• _Assigned task_
In the material below, find the line with "sufficient amount of rest"; set down that line and every line after it to the end, exactly, without pictures.

+++

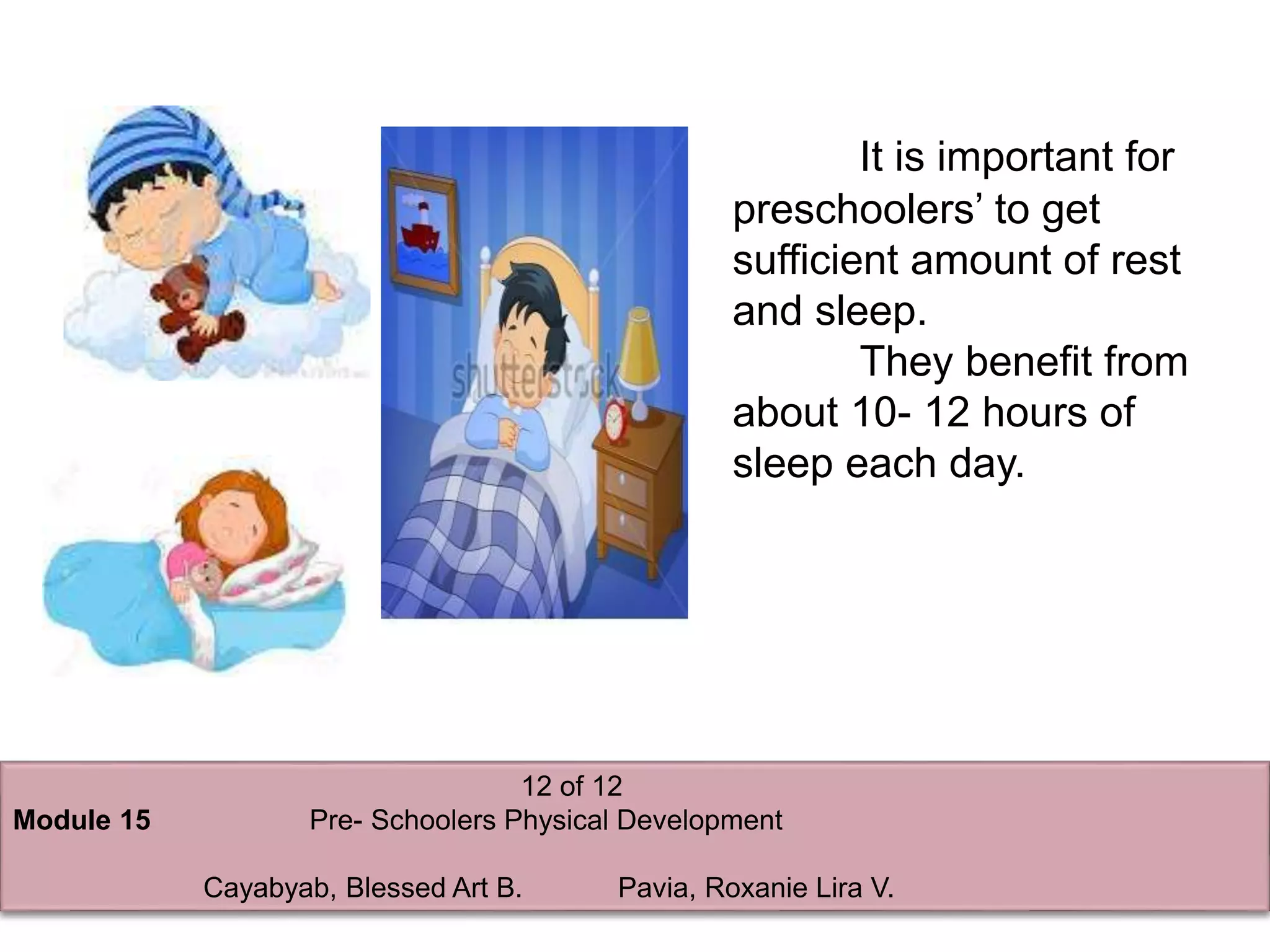 12 of 12
Module 15 Pre- Schoolers Physical Development
Cayabyab, Blessed Art B. Pavia, Roxanie Lira V.
It is important for
preschoolers’ to get
sufficient amount of rest
and sleep.
They benefit from
about 10- 12 hours of
sleep each day.
 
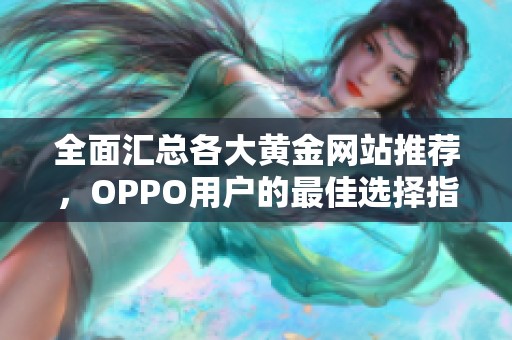 全面汇总各大黄金网站推荐，OPPO用户的最佳选择指南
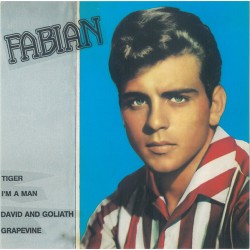 Fabian – Tiger / I'm A Man...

+++

• _Result_
sufficient amount of rest
and sleep.
They benefit from
about 10- 12 hours of
sleep each day.
 
 全面汇总各大黄金网站推荐，OPPO用户的最佳选择指南
 Fabian – Tiger / I'm A Man...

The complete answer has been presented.